● Tarefas propostas:
a - No texto sobre a responsabilidade civil do empregador no acidente de trabalho, de onde decorre a responsabilidade do empregador pela segurança de sua força de trabalho? Responda em até três frases.
b - Enumere todas as situações em que, segundo o texto sobre a responsabilidade civil do empregador no acidente de trabalho, cabe indenização à vítima de acidente do trabalho.
c - Dê continuidade ao texto sobre a responsabilidade civil do empregador no acidente de trabalho a partir do ponto em que ele termina.

● Trecho do texto:
((

Da responsabilidade civil do empregador no acidente de trabalho

Da responsabilidade civil do empregador no acidente de trabalho

Quando o empregador incorrer em culpa ou dolo de qualquer grau, ou então, quando oferecer atividade de risco, cabe indenização à vítima de acidente do trabalho. O instituto jurídico que oferece suporte para o direito à indenização é a responsabilidade civil.

O empregador é civilmente responsável pela segurança daqueles que compõem a sua força de trabalho. Tal responsabilidade decorre do dever de zelo que o empregador possui face aos seus empregados, posto que a manutenção constante do ambiente do trabalho é obrigação inerente ao contrato de trabalho firmado entre os polos financeiro e profissional.

Ocorre que nem sempre foi assim. É preciso destacar que à saúde do empregado, nem sempre foi dada a proteção jurídica que hoje possui.

Até a edição do Dec. 7.036/44, não havia sequer uma norma que tratasse do tema responsabilidade do empregador. Exatamente por esta lacuna normativa apontada, não se cogitava a responsabilidade do patrão face os acidentes ocorridos com seus empregados. Todavia, com a publicação do citado Dec. 7.036/44, passou- se a responsabilizar o empregador pelos infortúnios ocorridos com os obreiros que se ativavam no ambiente de trabalho, desde que aquele tivesse agido com dolo. Essencial se faz a transcrição do artigo 31, do Decreto. 7.036/44 (CAMARA DOS DEPUTADOS, 2013):

O pagamento da indenização estabelecida pela presente lei exonera o empregador de qualquer outra indenização de direito comum, relativa ao mesmo acidente, a menos que este resulte de dolo seu ou de seus prepostos.

De outra monta, o Supremo Tribunal Federal, fez editar em 13/12/1963 a Súmula 229, cujo teor passa-se a colacionar:

Súmula nº 229, STF - Indenização Acidentária - Exclusão do Direito Comum - Dolo ou Culpa Grave do Empregador.

))

● Dados listados:
((

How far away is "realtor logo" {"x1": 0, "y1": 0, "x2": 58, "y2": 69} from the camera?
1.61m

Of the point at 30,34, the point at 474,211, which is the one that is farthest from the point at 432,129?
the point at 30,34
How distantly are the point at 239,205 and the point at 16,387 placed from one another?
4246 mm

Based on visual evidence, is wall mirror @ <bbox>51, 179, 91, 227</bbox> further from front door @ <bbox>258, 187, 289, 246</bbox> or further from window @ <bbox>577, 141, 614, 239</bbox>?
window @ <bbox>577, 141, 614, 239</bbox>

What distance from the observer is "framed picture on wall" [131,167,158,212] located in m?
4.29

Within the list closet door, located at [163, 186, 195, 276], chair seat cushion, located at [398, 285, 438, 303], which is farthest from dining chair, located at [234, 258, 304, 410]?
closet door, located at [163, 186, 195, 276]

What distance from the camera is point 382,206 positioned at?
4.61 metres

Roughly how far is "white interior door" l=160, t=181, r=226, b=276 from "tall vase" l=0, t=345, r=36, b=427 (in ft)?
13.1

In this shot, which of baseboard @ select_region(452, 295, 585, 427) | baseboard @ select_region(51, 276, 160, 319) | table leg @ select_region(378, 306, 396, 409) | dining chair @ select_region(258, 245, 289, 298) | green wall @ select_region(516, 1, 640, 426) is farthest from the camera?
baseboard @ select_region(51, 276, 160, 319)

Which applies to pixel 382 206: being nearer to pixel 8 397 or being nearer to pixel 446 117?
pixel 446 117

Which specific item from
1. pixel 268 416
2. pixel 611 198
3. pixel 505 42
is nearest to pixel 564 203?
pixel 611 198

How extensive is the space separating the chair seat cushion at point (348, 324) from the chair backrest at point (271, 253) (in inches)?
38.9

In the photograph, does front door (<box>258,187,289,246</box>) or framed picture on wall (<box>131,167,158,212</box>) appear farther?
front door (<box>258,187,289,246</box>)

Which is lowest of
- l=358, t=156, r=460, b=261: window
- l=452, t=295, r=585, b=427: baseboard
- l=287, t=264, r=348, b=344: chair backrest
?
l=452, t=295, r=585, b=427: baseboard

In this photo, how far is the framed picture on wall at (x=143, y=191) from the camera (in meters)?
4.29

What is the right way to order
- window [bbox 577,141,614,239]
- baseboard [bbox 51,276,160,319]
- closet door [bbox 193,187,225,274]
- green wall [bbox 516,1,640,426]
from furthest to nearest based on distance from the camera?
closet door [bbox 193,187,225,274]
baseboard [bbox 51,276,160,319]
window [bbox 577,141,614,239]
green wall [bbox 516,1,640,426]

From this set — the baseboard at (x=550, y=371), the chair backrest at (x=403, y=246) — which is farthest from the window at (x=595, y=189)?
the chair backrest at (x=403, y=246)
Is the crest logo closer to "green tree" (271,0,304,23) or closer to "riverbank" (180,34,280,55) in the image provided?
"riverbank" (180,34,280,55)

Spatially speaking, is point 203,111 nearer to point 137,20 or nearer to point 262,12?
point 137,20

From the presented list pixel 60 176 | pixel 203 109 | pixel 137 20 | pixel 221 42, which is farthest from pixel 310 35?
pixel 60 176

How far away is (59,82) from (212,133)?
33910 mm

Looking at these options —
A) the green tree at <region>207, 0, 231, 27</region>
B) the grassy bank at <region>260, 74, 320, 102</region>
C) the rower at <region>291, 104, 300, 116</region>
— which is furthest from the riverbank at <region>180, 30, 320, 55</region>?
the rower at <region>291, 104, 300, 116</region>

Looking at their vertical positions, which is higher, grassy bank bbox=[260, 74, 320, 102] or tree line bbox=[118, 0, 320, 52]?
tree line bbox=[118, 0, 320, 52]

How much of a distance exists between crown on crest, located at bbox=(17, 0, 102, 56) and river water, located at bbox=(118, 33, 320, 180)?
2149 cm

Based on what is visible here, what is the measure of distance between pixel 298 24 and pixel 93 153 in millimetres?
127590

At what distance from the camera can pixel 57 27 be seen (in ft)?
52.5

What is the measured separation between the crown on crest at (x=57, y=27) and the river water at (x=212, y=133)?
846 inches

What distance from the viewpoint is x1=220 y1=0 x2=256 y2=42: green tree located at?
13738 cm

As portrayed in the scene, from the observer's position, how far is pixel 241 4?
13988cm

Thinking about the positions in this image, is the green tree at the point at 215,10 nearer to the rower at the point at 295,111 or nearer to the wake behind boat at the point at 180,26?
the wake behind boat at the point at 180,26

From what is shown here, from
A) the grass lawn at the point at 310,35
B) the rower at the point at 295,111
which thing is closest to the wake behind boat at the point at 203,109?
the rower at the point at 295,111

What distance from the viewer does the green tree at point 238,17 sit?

))

● Respostas das tarefas:
a - Ela decorre do dever de zelo que o empregador tem para com seus empregados. A manutenção constante do ambiente de trabalho é uma obrigação inerente ao contrato de trabalho firmado entre os polos financeiro e profissional.

b -
- Quando o empregador incorre em culpa de qualquer grau.
- Quando o empregador incorre em dolo de qualquer grau.
- Quando o empregador oferece atividade de risco.

c -
A indenização acidentária não exclui a do direito comum, em caso de dolo ou culpa grave do empregador.

Com efeito, percebe-se que o entendimento sumulado da corte constitucional pátria fez ampliar a responsabilidade patronal, posto que, segundo tal enunciado, o pagamento da indenização pelo empregador por acidente do trabalho não mais decorria tão somente de quando este agisse com dolo, mas também nos casos em que agisse com culpa grave.

É quase desnecessário mencionar que tal entendimento era de complicada aplicação, já se tratava de difícil tarefa diferenciar a culpa grave, média e leve. Não por outro motivo que o Superior Tribunal de Justiça passou a adotar o posicionamento de que a responsabilidade do empregador passaria a decorrer - além do dolo - da mera culpa (e não mais da culpa grave).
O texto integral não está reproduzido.